**Complete the following:**
**1)** According to the reflection below on cancer enquiries, what were most of the questions about?
**2)** Summarize the reflection below on cancer enquiries in two sentences.
**3)** Continue the reflection below on facing cancer from the point at which it stops.
[Opening Text under study section]
Be kind to yourself and the rest around you, embrace life and death. |
I have received numerous enquiries on diagnosis, laboratory
results, treatment and coping mechanisms. Most enquiries were from cancer
patients themselves, some from concerned family members. Questions were usually
straight forward, mostly on diet and side effects of chemotherapy. However,
some questions turned out to be lamentations of the heart, desperate for a
willing listener.
Some people communicated with me via WhatsApp, others came
over to my apartment for a visit. Reaching out to people can be both liberating
and fascinating but sometimes a daunting task. I really have to be extra
careful when speaking to either patients themselves or family members. Some
patients or family members are friendly, understanding and optimistic and
talking to them was a learning experience. However, some were tricky to deal
with.
Anger mixed with sadness and desperation and feelings of hopelessness
are some of the emotions I have encountered at times. Everybody is fearful
towards death or the possibility of death. Death is taboo subject to most
people, and not many would want to talk about it. Feelings of uncertainty, loss
and anxiety crept in as soon as the diagnosis of a terminal condition is made
known. It is definitely difficult to accept how cruel the reality can be. Why
me? Why me? I have been taking care of my health for as long as I am alive! Why
me? I have never done bad things in my life, what did I do to deserve this? Why
me? I am a happy person! Well, a happy
person can turn out to be the angriest person you ever met.
Fortunately for me, I
never really fell into that vulnerable stage of emotion. I somehow circumvented
all that negative feelings by totally accepting my condition without fear. I
embrace death as a natural process. Instead of feeling angry, I was feeling grateful
for the great childhood (despite being poor), for the challenging life so far
and all the things I have achieved. I focus on the present and forget about the
future. I let go.
[Closing Text under study section]
[Opening Dataset content section]
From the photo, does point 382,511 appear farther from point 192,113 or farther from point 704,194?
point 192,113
[Closing Dataset content section]
**Outputs in order:**
**1)** Most of the questions were about diet and the side effects of chemotherapy.

**2)** The writer has received numerous enquiries, mostly from cancer patients and some from family members, and although most questions concern diet and the side effects of chemotherapy, some prove to be expressions of heartfelt distress from people who need a willing listener. While many people react to a terminal diagnosis with anger, sadness, fear and hopelessness, the writer accepted the condition without fear, embracing death as a natural process, feeling grateful for past life and achievements, and focusing on the present.

**3)**
It can be unimaginable to be in a cancer patient’s shoes,
but there are certainly options to choose from, on how we handle our emotions. Having
a terminal disease definitely does not mean we can simply throw tantrums and vent
your anger at our friends or families. As much as they want to be a crying
shoulder for u, they certainly don’t want to be punching bag at your disposal. Be
thankful that they are sticking around.
It is definitely ok
to feel sad and depressed when dealing with an unthinkable diagnosis. However,
it is equally crucial to snap out of these emotions the sooner the better. Managing
the challenges with a positive mind set will help reduce the stress and
frustrations along the way.
Facing reality:
Things beyond our control:
- The way we die
- The date and time we die
- The past and the future
Things we can control:
- Our actions
- Our emotions
- Now
- How long have I been in this situation, feeling down or sad or angry?
- How long do I want to be at this stage of emotion?
- Have I got all the information needed to make a decision?
- Am I making progress with regards to these decisions?
- Is there anybody who can help me in some ways?
- Is there a need to seek help from another without feeling lousy?
- Is there a need to talk to someone whom I can trust?
- Am I reading enough to obtain information which may help in my condition?
- Am I taking positive actions with my diet and lifestyle?
- Am I taking actions with what I can do with the time l have?
- Am I humble enough to listen to my friends and family members?
- Am I humble enough to help other people facing the same predicament?
Some points to ponder:
- Mental wellbeing – try mindfulness, try meditation, try humor
- Physical wellbeing – try exercise, try stretching, try Yoga
- Positive and compassionate outlook –try to be a considerate friend first before making demands, don’t be an asshole!
- Peace – stay away from toxic relationships, in the same manner, don't be a toxic yourself!